Jeudi Saint 20 mars 2008 - La Cène du Seigneur

Vous voulez jouer aux Ambassadeurs ? Jouons plutôt d’abord au jeu du dictionnaire.

Exode 12,1-8.11-14 - Psaume 115,12-13.15-18 - 1 Corinthiens 11,23-26 - Jean 13,1-15
jeudi 20 mars 2008.
 

Vous voulez jouer aux Ambassadeurs ? Jouons plutôt d’abord au jeu du dictionnaire. « Fonctions auxquelles on peut attacher un caractère quasi religieux, qui exigent beaucoup de dévouement » : de quel nom commun le Petit Robert donne-t-il cette définition, au sens figuré ? Vous l’avez deviné, il s’agit du mot “sacerdoce”.

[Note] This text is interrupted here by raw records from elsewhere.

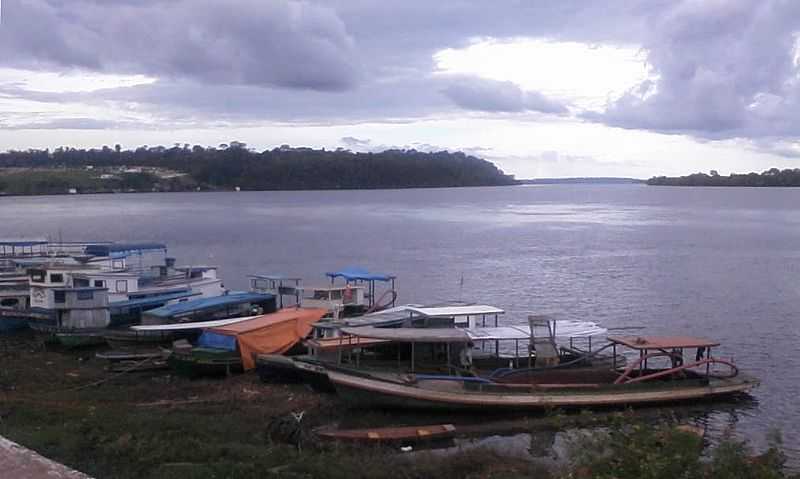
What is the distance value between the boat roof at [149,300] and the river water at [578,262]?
14.2m

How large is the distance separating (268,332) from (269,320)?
0.82 m

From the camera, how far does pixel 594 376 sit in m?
27.0

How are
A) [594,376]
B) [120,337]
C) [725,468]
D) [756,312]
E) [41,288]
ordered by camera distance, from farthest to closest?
[756,312]
[41,288]
[120,337]
[594,376]
[725,468]

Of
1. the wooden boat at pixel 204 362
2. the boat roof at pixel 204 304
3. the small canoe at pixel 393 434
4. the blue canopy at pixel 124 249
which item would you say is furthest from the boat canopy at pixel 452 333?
the blue canopy at pixel 124 249

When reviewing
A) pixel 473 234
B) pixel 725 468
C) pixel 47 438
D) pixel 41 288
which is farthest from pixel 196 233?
pixel 725 468

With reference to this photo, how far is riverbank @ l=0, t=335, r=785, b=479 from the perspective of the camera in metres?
14.2

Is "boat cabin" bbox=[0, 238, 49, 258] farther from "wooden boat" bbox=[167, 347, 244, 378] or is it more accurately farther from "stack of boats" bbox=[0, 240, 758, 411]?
"wooden boat" bbox=[167, 347, 244, 378]

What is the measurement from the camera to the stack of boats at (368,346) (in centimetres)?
2531

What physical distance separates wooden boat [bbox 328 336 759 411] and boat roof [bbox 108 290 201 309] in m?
14.6

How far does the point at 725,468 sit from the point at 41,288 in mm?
31921

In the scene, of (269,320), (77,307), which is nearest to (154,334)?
(77,307)

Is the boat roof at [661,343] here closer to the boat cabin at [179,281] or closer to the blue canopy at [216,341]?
the blue canopy at [216,341]

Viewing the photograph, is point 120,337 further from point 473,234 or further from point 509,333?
point 473,234

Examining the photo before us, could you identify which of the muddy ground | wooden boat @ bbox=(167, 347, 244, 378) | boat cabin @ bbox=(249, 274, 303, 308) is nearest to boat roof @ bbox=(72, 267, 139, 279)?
the muddy ground
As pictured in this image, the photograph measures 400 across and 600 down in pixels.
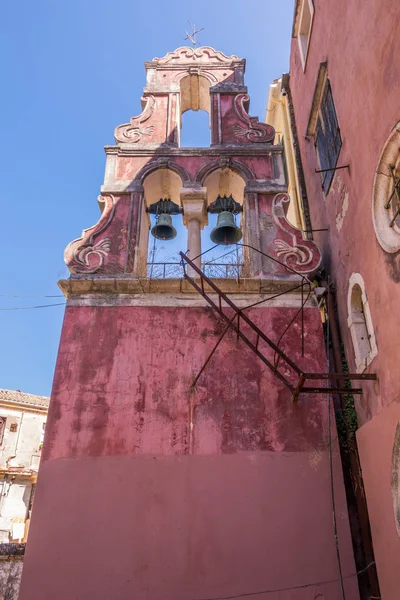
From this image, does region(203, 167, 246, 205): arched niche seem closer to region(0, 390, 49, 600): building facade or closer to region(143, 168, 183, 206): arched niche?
region(143, 168, 183, 206): arched niche

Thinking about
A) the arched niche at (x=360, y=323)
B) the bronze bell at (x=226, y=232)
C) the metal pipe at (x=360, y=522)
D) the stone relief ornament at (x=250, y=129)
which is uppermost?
the stone relief ornament at (x=250, y=129)

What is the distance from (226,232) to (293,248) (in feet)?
4.19

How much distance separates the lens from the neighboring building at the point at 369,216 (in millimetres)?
5113

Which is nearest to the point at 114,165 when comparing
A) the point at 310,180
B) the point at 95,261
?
the point at 95,261

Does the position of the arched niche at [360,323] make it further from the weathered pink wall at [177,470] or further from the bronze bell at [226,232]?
the bronze bell at [226,232]

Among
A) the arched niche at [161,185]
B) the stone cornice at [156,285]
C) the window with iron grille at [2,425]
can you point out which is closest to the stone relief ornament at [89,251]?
the stone cornice at [156,285]

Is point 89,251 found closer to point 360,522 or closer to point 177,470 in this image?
point 177,470

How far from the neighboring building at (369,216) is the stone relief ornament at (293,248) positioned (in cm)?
33

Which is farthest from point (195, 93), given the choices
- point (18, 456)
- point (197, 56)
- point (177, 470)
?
point (18, 456)

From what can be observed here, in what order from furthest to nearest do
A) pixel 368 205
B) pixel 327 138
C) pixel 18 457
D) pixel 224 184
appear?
pixel 18 457 → pixel 224 184 → pixel 327 138 → pixel 368 205

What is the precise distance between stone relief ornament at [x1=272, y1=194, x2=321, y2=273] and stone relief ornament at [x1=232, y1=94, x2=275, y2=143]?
74.6 inches

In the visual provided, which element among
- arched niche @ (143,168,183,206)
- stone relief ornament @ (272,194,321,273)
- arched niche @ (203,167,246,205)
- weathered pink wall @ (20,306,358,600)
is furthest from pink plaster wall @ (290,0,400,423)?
arched niche @ (143,168,183,206)

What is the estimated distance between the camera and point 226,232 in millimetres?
8492

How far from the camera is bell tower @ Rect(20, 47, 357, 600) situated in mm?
5547
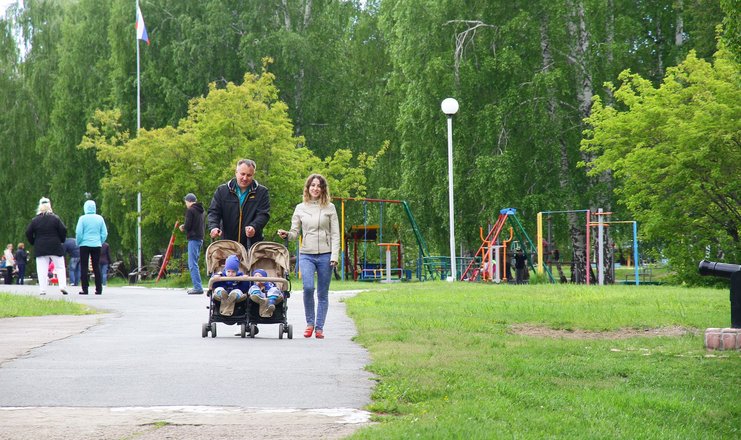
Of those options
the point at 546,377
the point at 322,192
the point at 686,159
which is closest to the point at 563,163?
the point at 686,159

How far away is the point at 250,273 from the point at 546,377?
16.1 feet

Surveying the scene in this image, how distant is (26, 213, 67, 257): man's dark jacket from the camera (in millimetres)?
24125

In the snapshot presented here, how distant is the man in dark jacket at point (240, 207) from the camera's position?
46.8ft

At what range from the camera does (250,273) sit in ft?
45.1

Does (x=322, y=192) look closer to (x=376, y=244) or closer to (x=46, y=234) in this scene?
(x=46, y=234)

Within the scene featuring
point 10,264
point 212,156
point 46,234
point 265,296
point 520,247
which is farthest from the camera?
point 10,264

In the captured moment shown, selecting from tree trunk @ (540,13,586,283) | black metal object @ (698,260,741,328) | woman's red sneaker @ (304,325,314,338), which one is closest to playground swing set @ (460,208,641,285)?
tree trunk @ (540,13,586,283)

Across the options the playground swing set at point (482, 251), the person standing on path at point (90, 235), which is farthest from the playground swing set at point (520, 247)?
the person standing on path at point (90, 235)

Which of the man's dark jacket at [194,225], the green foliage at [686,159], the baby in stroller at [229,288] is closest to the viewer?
the baby in stroller at [229,288]

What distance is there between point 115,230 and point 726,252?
32.8 meters

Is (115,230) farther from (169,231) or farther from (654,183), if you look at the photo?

“Sacerdoce” vient de l’indo-européen “sakr” qui désigne un au-delà inaccessible à l’homme. On traduit le latin “sacerdos” aussi bien que le grec “hiéreus” ou l’hébreu “cohen” par le mot prêtre. En ce sens, le prêtre est donc l’homme spécialisé dans l’accès à l’inaccessible, en somme l’ambassadeur des hommes auprès de Dieu, chargé de lui offrir des sacrifices de leur part pour obtenir sa bienveillance. Une telle fonction paraît assez désirable, pour jouir d’une position élevée et très honorable ainsi que des multiples avantages qui lui sont associés.

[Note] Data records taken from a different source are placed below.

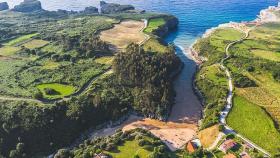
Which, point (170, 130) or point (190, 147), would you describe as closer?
point (190, 147)

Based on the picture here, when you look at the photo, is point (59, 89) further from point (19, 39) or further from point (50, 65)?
point (19, 39)

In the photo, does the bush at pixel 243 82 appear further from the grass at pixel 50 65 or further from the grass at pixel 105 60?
the grass at pixel 50 65

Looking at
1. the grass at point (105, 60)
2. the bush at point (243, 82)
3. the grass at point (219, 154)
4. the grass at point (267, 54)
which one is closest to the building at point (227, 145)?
the grass at point (219, 154)

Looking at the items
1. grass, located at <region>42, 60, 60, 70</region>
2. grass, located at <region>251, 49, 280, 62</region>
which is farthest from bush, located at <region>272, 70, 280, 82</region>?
grass, located at <region>42, 60, 60, 70</region>

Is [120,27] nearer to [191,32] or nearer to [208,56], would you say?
[191,32]

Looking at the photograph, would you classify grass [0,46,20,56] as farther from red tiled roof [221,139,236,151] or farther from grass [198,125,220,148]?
red tiled roof [221,139,236,151]

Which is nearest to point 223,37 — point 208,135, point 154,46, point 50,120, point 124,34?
point 154,46

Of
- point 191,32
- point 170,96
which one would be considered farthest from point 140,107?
point 191,32
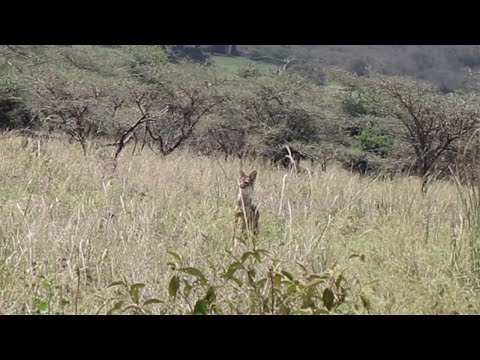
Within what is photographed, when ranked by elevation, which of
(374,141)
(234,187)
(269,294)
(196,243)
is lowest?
(374,141)

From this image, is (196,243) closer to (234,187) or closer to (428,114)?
(234,187)

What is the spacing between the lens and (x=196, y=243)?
362 centimetres

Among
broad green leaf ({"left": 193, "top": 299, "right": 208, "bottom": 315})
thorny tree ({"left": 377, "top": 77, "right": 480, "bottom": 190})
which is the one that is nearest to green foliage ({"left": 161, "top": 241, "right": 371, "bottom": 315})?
broad green leaf ({"left": 193, "top": 299, "right": 208, "bottom": 315})

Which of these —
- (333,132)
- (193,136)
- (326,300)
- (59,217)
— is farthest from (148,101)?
(326,300)

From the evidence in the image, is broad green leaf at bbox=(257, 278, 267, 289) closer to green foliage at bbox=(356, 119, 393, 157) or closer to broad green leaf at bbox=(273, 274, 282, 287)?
broad green leaf at bbox=(273, 274, 282, 287)

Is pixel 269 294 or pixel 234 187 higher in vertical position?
pixel 269 294

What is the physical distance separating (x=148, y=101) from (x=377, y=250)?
9.97 metres

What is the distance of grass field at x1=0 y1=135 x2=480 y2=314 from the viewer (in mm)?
2418

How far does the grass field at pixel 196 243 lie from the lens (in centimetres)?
242

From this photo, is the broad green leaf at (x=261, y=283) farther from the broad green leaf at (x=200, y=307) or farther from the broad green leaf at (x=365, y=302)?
the broad green leaf at (x=365, y=302)

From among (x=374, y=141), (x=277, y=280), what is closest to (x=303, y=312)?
(x=277, y=280)

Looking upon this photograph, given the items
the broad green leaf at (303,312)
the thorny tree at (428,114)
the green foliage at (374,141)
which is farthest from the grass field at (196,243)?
the green foliage at (374,141)

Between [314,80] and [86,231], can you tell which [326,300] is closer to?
[86,231]

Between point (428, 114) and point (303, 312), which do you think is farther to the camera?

En réalité, le mot “prêtre” vient du grec “presbutéros”, “ancien” : dans l’Église, l’autorité est confiée aux “prêtres” qui assument non seulement l’office “sacerdotal”, mais aussi la charge “prophétique”, c’est-à-dire la mission d’annoncer la parole de Dieu au peuple et aux hommes. Vous le voyez bien, frères, dans la célébration de l’Eucharistie : nous présidons à la double table, celle de la Parole et du Pain. Ainsi, nous sommes également ambassadeurs de Dieu auprès des hommes, ce qui n’est pas désagréable pour ceux qui aiment parler.

Enfin il y a le troisième aspect de la triple fonction “prêtre (au sens restreint de sacerdos), prophète et roi”. Dans l’Église, le gouvernement est confié aux prêtres. C’est d’ailleurs tout particulièrement à propos de cette troisième fonction sacrée que le Seigneur commande à ses disciples de l’assumer comme un service, avec abnégation et humilité jusqu’au don de sa propre vie. Mais les trois fonctions sont à exercer de cette manière. D’ailleurs, si nous sommes fidèles à l’esprit des prophètes, nos devanciers, nous risquons les mêmes persécutions qu’eux. Et si nous offrons le sacrifice du Christ, ce n’est pas pour nous soustraire au sacrifice de nous-mêmes.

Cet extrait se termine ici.